There are several structural changes that will take some time, but the idea of having a ranking that will have a healthy competition effect between units throughout the country makes it worthwhile. We can thus see which is the best unit, which is the worst, which ones can improve, and in which aspects: security, inmate assistance, health, education, legal assistance.
In 2019, the Minister of Justice authorized the creation of a Penitentiary Intelligence Directorate to work with a focus on the individual inmate in prison.
JT: There has been great interest from several states in moving towards public-private partnerships (PPPs) in prison construction and operation. What is DEPEN’s role in this process?
FB: DEPEN is bringing together several “experts” so that states that want to move forward make the best possible decision and create several models instead of a single model. As Brazil is very large, some solutions apply in some regions, but not in others. PPPs are important to help the Brazilian government face the investment deficit in the prison area.

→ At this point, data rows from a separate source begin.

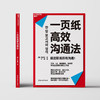 一页纸高效沟通法 3大提问法+8种结构+10个写作技巧 搞定职场沟通 商品缩略图2
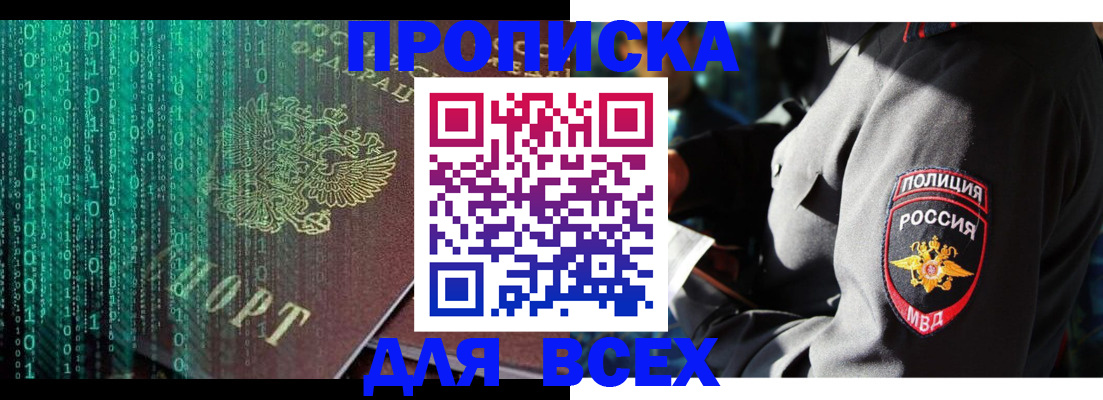 временная регистрация законно в Челябинской области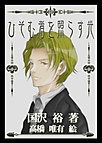 ひそむ者を照らす光 電子書籍版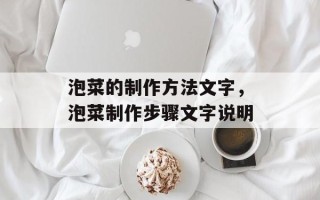 泡菜的制作方法文字，泡菜制作步骤文字说明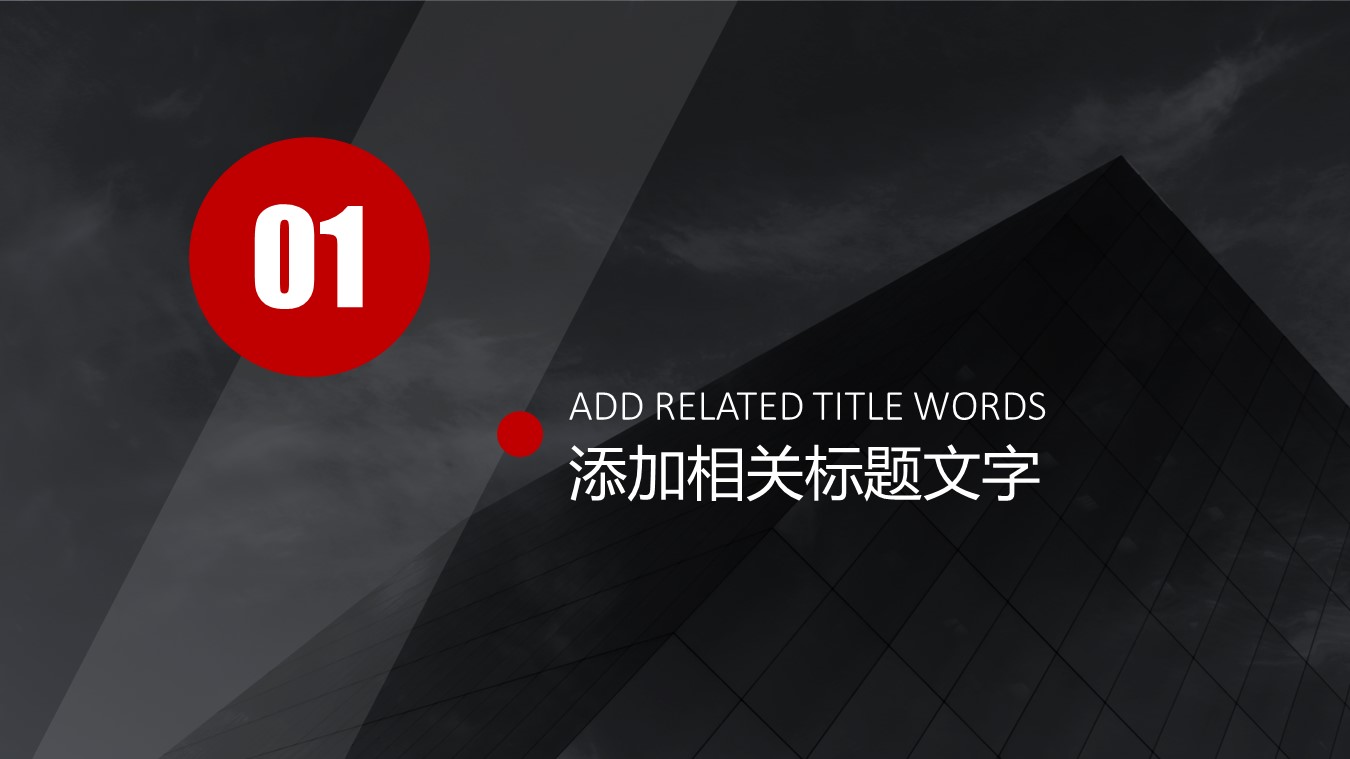几何风红黑商务范大气工作总结报告ppt模板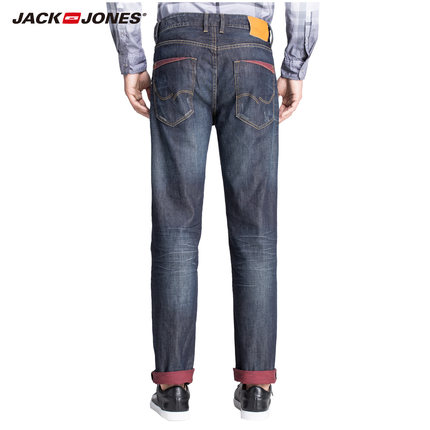jack & jones boxy loose fit mens jeans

We rely on private partnerships, but models have to be built. There are several models worldwide, but we can create a Brazilian model. Today we have few units with PPP. There is space within the goal of creating 100,000 vacancies so that most of them are made by establishments built by private initiative.
Fabiano Bordignon is the General Director of the National Penitentiary Department (Depen), graduated in Law from the Pontifical Catholic University of Paraná. Post-graduate in Criminal Law and Criminology at the Institute of Criminology and Criminal Policy of Paraná. Post-graduate in Political Science, Strategy and Planning with emphasis on Borders. Master’s in Society, Culture and Borders from the State University of Western Paraná. Deputy of the Federal Police since 2002. He started his career in Porto Velho/ RO. Director of the Federal Penitentiary in Catanduvas/PR (2009-2010 and 2012-2013). President of the Council of the Federal Penitentiary Community in Catanduvas (2014-2018). Head of the Federal Police Station in Foz do Iguaçu (2015- 2018), Coordinator of the Tripartite Command Brazil since 2015.
* Mr Bourdignon withdrew from the position of General Director of the National Penitentiary Department (DEPEN) in late April 2020 and does no longer hold the post held at the moment when this interview was done.